从被称作“尽头”的标志旁走过,见有条小河在白雪覆盖的土堤间冒着气泡流淌。过了独木桥,便是一片低矮的灌木丛。越往前走坡道越发陡了起来。花了10分钟翻过高坡,来到一处阳光普照的空地上。真梨子开始出汗了。前方宛如桌上铺的台布,连绵着几个平缓的起伏波纹。一望无际的洁白世界,几公里外也不见小屋的踪影。
右手是丘陵,山脚是茂密的树林。

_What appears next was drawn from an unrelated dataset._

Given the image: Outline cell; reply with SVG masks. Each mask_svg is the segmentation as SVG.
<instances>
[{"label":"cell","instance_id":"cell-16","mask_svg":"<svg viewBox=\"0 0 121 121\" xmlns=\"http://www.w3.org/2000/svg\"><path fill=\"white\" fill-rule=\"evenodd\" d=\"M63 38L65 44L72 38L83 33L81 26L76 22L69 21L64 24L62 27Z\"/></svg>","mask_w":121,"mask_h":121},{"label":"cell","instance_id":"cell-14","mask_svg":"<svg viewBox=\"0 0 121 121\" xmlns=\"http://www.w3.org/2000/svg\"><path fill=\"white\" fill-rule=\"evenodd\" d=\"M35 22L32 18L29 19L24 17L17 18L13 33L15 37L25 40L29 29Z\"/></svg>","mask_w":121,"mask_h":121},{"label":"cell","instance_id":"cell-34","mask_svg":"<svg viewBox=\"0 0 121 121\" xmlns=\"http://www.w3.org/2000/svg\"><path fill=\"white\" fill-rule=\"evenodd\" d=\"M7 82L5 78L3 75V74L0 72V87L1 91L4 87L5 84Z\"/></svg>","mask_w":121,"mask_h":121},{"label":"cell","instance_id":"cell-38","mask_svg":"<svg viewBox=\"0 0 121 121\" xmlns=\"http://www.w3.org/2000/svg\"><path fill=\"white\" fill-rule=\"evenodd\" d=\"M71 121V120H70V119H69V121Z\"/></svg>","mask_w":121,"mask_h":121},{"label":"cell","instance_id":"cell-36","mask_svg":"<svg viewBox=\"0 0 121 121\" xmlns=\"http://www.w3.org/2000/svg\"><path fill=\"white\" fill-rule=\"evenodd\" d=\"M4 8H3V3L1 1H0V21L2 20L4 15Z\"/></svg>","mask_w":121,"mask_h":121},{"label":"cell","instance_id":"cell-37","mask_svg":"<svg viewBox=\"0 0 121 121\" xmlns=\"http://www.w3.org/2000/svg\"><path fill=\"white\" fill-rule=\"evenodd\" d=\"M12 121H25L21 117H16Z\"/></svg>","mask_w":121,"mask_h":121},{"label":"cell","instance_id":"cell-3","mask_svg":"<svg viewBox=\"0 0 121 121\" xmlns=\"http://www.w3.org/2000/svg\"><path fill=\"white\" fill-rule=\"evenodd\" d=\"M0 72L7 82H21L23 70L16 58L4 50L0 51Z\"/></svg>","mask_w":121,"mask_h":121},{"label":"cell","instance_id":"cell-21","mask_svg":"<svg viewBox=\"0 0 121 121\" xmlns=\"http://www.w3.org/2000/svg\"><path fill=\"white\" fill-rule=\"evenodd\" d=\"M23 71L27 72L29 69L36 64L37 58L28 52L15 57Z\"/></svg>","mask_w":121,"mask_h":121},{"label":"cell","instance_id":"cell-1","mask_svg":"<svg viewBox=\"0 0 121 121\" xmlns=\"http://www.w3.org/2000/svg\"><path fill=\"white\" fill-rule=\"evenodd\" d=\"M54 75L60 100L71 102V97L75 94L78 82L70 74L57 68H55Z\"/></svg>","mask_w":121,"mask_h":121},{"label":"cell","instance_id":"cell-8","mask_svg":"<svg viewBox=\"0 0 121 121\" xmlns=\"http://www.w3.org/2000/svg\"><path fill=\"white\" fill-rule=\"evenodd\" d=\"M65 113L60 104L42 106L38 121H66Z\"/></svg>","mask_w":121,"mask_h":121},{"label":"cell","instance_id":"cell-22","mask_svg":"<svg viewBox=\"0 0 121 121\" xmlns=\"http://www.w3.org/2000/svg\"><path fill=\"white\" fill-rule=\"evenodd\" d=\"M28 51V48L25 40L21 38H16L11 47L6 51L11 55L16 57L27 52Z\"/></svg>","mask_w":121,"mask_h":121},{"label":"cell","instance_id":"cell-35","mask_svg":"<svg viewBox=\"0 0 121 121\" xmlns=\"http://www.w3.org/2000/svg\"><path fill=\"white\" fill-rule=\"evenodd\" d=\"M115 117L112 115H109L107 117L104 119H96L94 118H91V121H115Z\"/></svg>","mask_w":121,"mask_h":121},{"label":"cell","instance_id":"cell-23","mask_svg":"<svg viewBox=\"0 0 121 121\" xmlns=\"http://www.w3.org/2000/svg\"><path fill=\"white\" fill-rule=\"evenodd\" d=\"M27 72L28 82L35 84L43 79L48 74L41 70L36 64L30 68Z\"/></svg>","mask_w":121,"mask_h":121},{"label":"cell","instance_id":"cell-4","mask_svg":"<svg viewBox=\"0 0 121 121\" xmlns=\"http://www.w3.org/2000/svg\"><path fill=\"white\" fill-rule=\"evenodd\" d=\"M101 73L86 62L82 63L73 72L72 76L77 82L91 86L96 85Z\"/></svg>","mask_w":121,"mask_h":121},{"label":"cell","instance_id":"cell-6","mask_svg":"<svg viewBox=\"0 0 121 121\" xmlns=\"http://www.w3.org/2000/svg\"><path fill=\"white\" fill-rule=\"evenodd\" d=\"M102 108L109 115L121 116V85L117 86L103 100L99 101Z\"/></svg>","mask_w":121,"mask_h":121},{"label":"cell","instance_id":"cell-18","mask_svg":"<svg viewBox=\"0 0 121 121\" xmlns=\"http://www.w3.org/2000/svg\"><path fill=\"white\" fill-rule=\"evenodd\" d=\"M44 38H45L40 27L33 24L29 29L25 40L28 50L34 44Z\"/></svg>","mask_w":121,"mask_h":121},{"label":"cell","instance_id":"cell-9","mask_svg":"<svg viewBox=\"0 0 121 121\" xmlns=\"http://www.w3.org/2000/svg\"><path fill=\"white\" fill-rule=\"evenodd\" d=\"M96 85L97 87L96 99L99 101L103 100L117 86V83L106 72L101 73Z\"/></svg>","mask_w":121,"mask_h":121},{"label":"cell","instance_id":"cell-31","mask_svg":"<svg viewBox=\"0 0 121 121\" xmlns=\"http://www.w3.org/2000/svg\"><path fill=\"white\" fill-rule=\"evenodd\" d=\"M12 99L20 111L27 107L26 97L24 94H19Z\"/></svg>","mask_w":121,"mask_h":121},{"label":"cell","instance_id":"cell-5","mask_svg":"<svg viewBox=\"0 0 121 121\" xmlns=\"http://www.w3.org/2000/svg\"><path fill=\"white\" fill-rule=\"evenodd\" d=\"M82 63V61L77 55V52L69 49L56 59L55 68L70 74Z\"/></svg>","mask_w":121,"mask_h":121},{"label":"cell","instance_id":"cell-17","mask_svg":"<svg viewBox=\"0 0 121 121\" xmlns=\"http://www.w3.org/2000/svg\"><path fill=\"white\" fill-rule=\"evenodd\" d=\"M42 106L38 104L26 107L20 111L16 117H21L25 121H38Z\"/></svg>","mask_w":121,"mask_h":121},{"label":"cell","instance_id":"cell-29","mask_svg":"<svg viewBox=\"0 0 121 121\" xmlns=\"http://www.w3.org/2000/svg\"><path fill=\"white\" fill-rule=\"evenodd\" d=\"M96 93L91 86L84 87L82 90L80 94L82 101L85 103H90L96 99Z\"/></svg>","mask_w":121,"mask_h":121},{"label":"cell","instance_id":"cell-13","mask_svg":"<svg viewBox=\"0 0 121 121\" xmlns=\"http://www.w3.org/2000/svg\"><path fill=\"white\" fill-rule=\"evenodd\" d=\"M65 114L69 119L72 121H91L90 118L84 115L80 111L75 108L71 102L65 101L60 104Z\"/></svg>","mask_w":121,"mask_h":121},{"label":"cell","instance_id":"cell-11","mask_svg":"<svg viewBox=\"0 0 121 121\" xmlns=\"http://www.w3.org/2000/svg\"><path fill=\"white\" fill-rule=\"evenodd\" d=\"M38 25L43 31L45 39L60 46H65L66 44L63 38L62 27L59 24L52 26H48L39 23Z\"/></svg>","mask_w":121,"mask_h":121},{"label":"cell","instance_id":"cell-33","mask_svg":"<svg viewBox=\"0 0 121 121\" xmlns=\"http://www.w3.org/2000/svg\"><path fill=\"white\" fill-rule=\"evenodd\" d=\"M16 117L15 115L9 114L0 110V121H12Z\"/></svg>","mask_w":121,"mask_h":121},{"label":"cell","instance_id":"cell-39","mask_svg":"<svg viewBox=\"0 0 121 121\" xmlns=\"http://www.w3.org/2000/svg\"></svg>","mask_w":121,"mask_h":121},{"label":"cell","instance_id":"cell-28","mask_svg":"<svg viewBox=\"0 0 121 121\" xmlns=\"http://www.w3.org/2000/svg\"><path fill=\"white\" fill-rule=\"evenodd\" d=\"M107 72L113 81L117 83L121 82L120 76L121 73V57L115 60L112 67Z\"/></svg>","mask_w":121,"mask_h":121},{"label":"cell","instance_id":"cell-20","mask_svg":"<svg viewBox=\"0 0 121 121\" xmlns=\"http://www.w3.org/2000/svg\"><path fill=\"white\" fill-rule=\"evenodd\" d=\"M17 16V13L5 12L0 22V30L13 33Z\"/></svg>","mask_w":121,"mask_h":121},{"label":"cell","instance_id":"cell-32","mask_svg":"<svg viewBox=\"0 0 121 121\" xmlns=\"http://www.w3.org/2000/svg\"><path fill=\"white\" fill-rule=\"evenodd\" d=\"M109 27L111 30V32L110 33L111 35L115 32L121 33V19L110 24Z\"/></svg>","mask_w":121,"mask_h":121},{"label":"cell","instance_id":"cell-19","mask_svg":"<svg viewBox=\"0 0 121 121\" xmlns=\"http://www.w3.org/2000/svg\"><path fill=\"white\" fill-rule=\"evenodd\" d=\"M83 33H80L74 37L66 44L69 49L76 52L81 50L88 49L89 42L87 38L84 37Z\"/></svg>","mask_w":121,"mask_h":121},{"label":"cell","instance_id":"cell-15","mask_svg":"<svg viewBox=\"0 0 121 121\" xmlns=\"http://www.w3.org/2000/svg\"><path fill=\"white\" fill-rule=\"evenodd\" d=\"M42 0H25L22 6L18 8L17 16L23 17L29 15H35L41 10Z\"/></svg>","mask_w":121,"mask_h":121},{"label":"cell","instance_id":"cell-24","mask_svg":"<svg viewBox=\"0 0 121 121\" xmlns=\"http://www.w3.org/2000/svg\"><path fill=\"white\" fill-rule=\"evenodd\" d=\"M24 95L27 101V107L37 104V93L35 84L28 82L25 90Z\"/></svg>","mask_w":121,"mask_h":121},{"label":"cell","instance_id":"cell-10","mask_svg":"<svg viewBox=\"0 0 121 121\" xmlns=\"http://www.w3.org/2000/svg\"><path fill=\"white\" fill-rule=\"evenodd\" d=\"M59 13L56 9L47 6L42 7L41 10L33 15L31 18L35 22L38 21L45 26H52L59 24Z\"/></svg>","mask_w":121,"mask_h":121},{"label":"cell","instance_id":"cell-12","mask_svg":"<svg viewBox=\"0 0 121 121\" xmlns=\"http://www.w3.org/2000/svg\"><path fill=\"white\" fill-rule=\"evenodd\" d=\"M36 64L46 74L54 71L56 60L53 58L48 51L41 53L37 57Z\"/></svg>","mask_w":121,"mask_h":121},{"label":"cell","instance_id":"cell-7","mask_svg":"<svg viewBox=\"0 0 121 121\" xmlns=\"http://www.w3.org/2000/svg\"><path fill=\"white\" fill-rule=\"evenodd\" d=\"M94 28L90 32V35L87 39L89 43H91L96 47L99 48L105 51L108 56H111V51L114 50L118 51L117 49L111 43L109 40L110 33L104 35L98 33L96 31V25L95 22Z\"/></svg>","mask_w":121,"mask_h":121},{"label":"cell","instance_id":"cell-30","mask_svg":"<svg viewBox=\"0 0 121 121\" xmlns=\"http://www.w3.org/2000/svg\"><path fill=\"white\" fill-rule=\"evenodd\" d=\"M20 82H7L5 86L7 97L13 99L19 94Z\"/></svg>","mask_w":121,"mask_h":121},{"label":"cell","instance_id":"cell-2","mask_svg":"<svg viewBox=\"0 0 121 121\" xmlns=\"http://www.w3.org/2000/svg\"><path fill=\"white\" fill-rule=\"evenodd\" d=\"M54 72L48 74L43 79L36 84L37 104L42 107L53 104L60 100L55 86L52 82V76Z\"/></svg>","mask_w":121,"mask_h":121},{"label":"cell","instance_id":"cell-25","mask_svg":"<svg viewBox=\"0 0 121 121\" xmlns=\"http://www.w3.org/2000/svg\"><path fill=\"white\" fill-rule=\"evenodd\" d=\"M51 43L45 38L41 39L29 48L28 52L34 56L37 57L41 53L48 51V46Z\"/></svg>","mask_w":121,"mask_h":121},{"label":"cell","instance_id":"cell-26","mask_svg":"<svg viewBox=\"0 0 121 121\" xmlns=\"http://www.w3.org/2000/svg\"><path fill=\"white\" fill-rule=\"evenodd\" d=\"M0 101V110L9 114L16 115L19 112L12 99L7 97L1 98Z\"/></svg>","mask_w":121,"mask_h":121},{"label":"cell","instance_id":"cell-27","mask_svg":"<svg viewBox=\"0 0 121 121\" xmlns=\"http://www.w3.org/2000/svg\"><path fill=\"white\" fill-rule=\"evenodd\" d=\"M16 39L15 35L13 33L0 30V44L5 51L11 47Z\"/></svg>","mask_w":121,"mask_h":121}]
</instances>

那里是从真梨子所站处惟一看不到尽头的地方,伊能的小屋极有可能在这丛林之中。真梨子向丛林走去。
走了20分钟,积雪突然变深,竟钻到鞋子里来了。真梨子从倒下的树干重叠而成的缓坡进了丛林,一边拨开山毛榉的枝条一边前进,不时一阵急风掠过,从灌木丛的密枝上掉下几缕细雪,落在脖子上融化后直淌到了脊背。真梨子不知滑倒了几次,每次滑倒额头上都要被灌木的枝条划上几道。
一看手表,发觉下车已经50分钟了。她一边走,一边盘算这三公里山路走上50分钟到底是长还是短,但最终也没弄明白。真梨子上气不接下气,为了调整呼吸,不得不停下好几次。
真梨子来到积雪被风吹得一干二净的一座小山前。她一步步地慢慢攀登斜坡。终于到达山顶时,又在冰冻的红土上滑了一跤,一屁股坐在地上直滑落到被灌木覆盖的干涸河床。灌木将河床遮掩得严严实实,她想站起身来,可树枝上的刺挂住了防寒服。她挣扎着站起身来,埋在雪中的树根又绊住了她的踝部。真梨子剧痛难忍,惨叫一声倒在地上。
万籁俱寂。只有心脏乱撞肋骨的声音。头上的云彩裂开道缝隙,露出了惨淡的晴空。寂静朝真梨子袭来。她想站起来,但膝盖软弱无力不听使唤。
身子都快冻透了,她突然感到冻死的可能性正变为现实。她脑子里一边想着,如果站不起来可要完喽,但身子愣是动弹不得。真梨子忽而觉得自己是这个世界上最差劲的笨蛋了,竟全然忘却了肉体是多么的脆弱。
真梨子开始闭目数数,她决定数到一百时站立起来。她不想在离开公路只有几公里的地方冻死。
九十九、一百。数到这里时,真梨子睁开眼,慢慢地抬起上半身。如同哭闹后的孩子那样,她现在已能心平气和地客观审视自己陷入的困境。真梨子站起来,又开始爬坡。只要头脑冷静,有效地利用体能,就能使自己的意识集中。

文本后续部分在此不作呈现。